I am so angry. The guy I was dealing with passed me Hsv2 (herpes).
We started off great, the vibe was awesome. I couldn’t believe I found a guy who was my type physically and personality wise. I believe he is a good person at heart. After we became intimate, he started acting a little strange.. and then I find out why. He passed me Hsv2.
I gave him the news, he pulled away even more and ended up blocking me. (Of course, it has to be a lot easier to ignore something like this than to face it head on.)
This is obviously not easy for either for either of us. But I didn’t deserve this.
This has been the most frustrating situation. At times I feel a deep anger about everything. Other times I walk around trying to hide the fact that my eyes are welled up with tears. It’s been an emotional roller coaster.

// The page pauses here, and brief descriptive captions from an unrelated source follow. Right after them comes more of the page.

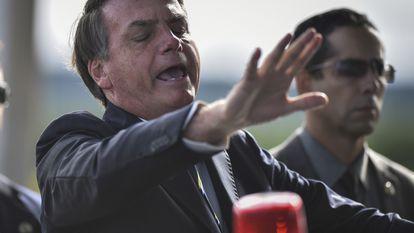 O presidente Jair Bolsonaro em encontro com apoiadores e jornalistas na porta do Palácio do Alvorada, no dia 27 de março.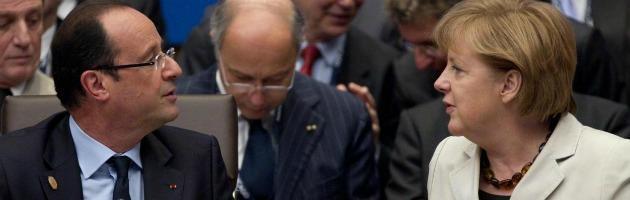 "François va alla ""guerra"" contro Angela: Hollande e i 5 punti per la crescita dell'Ue"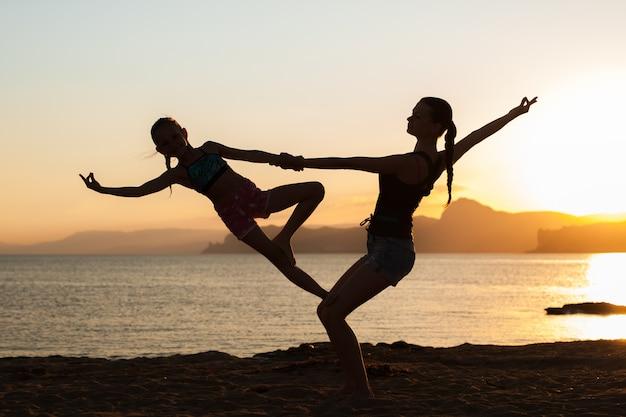 Zajęcia sunset yoga.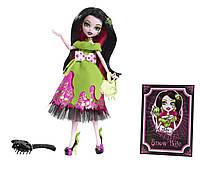 Кукла Monster High Draculaura Snow Bite из серии Scary Tales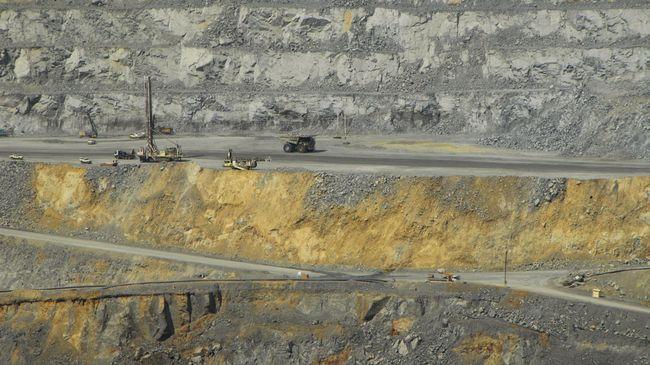 Smelter Amman Mineral Beroperasi Paling Telat 2022
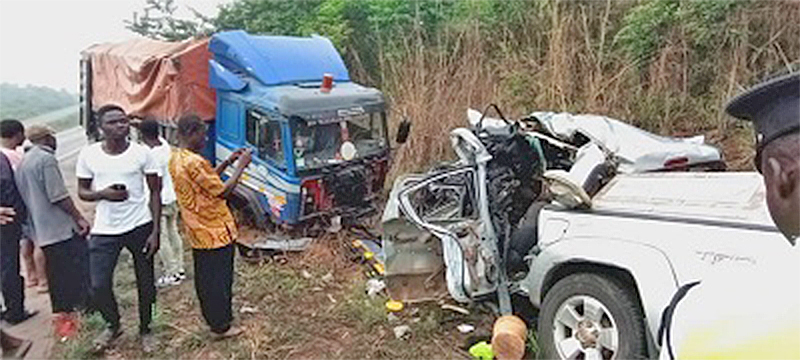 E/R: Nine passengers including six-month-old baby die in fatal crash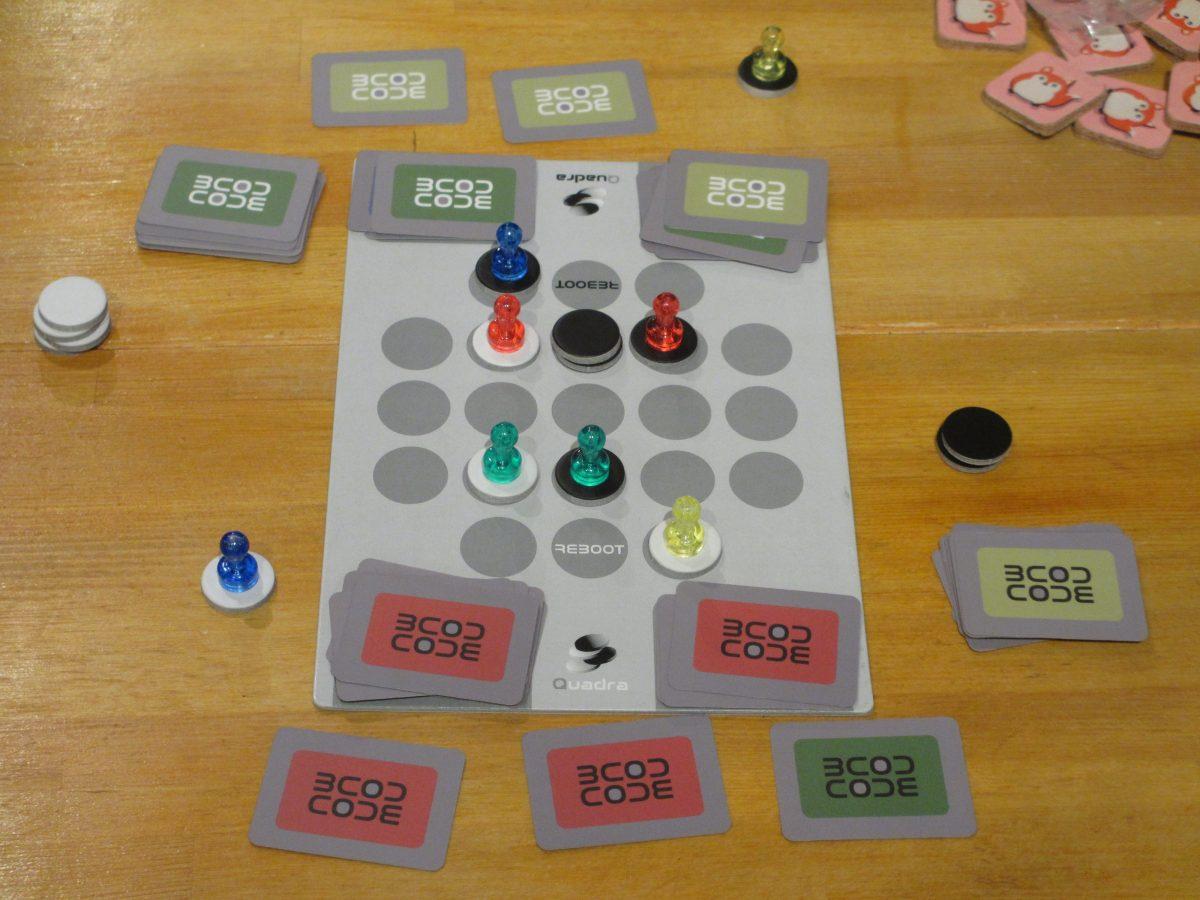 チカールさんが吉々庵で作った対戦ゲーム『Quadra』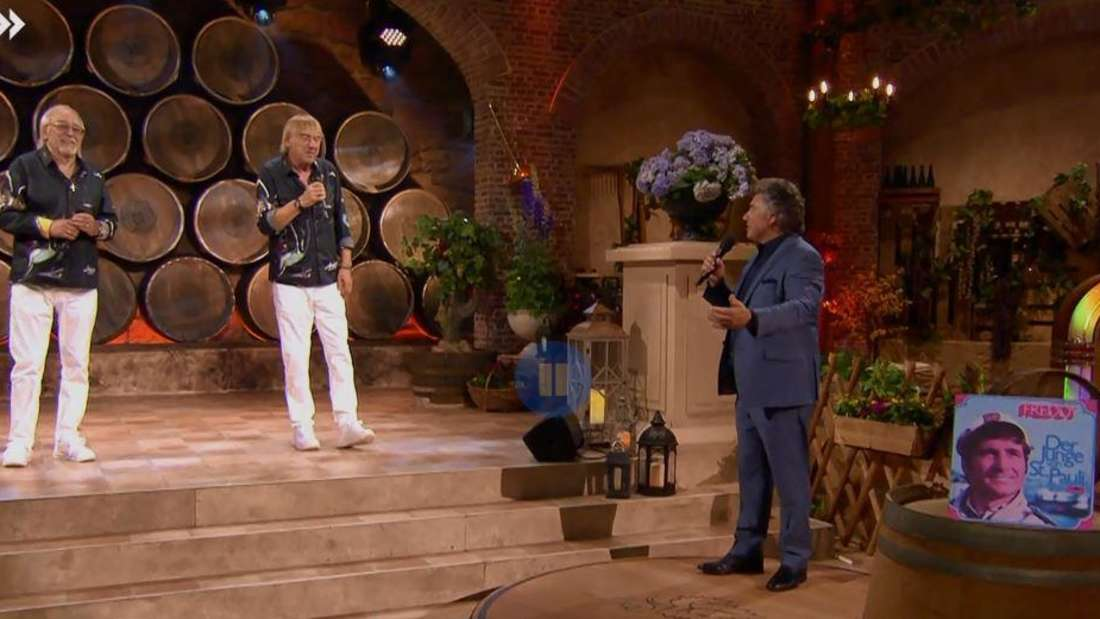 Die Amigos und Andy Borg singen gemeinsam ein Medley von Freddy Quinn, auf einem Weinfass ist eine Schallplatte von Freddy Quinn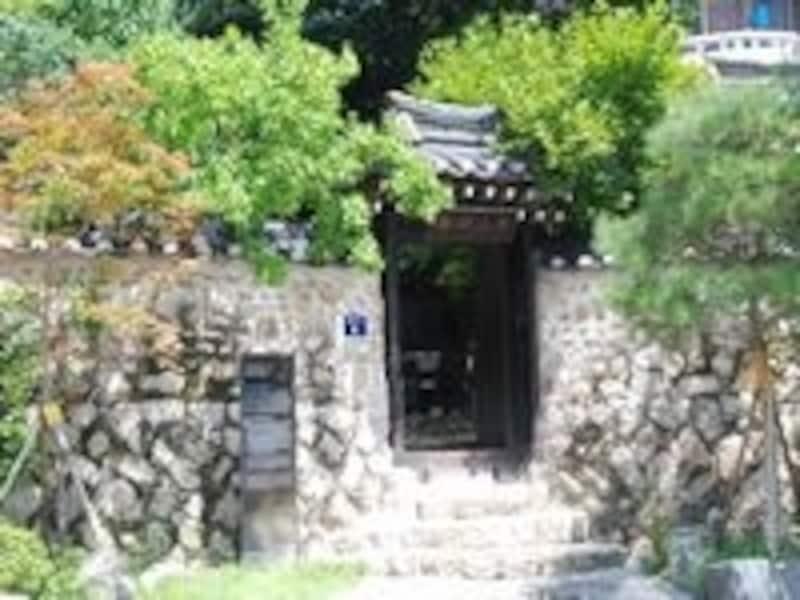 城北洞の小高い山の中腹にあり、緑に囲まれた立派な韓屋です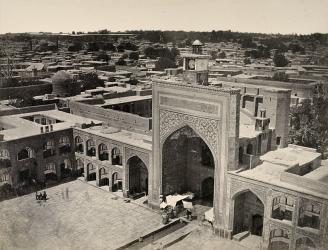 نمایشگاه عکس های قاجاری حرم رضوی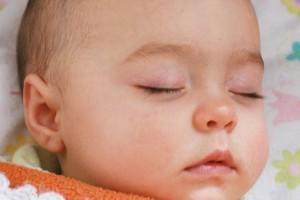 2岁宝宝睡觉时浑身抖动宝宝睡觉时抖动严重么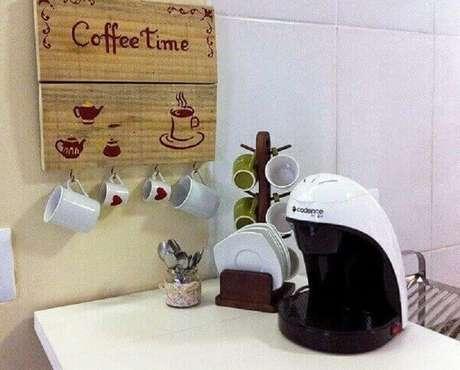11. Cantinho do café simples decorado com xícaras brancas penduradas – Foto: Pinterest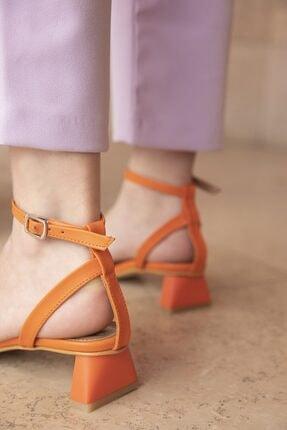 STRASWANS Kadın Turuncu Topuklu Küt Burun Sandalet Heidi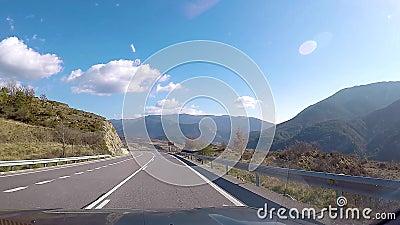 Piloter sur une route de campagne banque de vidéos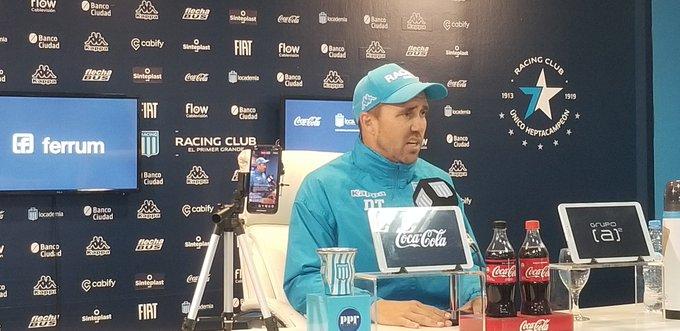 """""""Soy muy feliz en Racing"""""""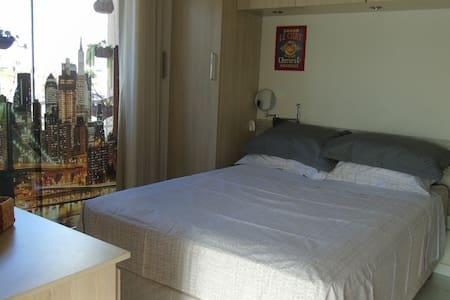Apartamento aconchegante e completo no centro.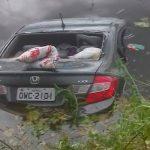 Após-colisão-carro-cariu-em-açude-nas-margens-da-estrada-Foto-Blog-CG-na-Mídia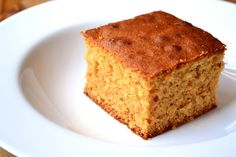 A wonderfully simple and flavoursome cake made with golden or maple syrup for a dense, rich and moist texture.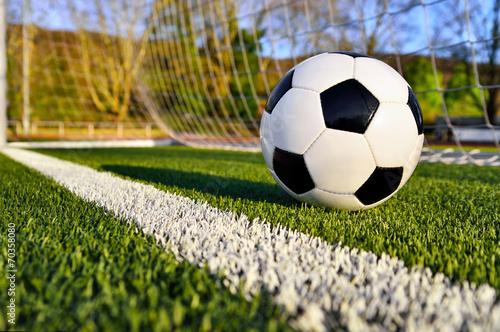 Fußball liegt hinter der Torlinie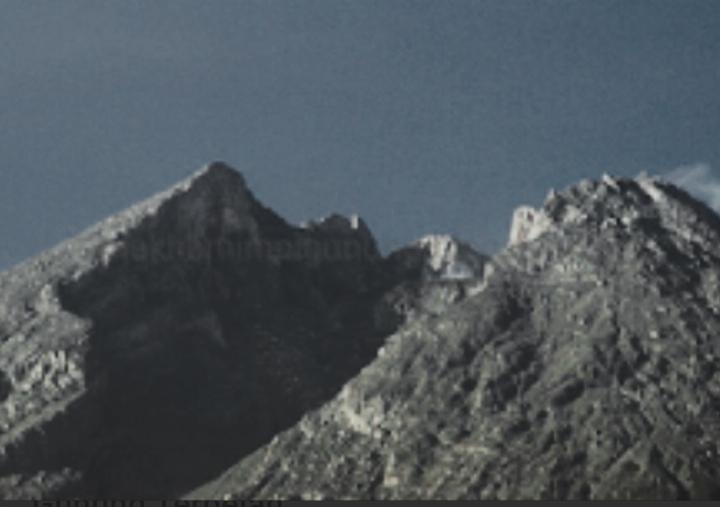 Illustrasi gunung terbelah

I think whats bothering me is having someone effect your life so significantly not even acknowledge what they’ve done. They continue living their life as if nothing happened. Meanwhile you are trying to navigate this new illness.. deal with the pain, the complications, emotions, the bills etc.
I’m an attractive young woman, no kids, degreed, decent job. I’m a very picky dater and don’t have an extensive history, so the diagnosis was a shock.
I know I will heal from all of this. But right now I’m struggling with the emotions.. unusual for me. Talking with people who have been in similar situations has helped.
Has anyone been through anything similar? What advice do you have? How did you deal with the anger?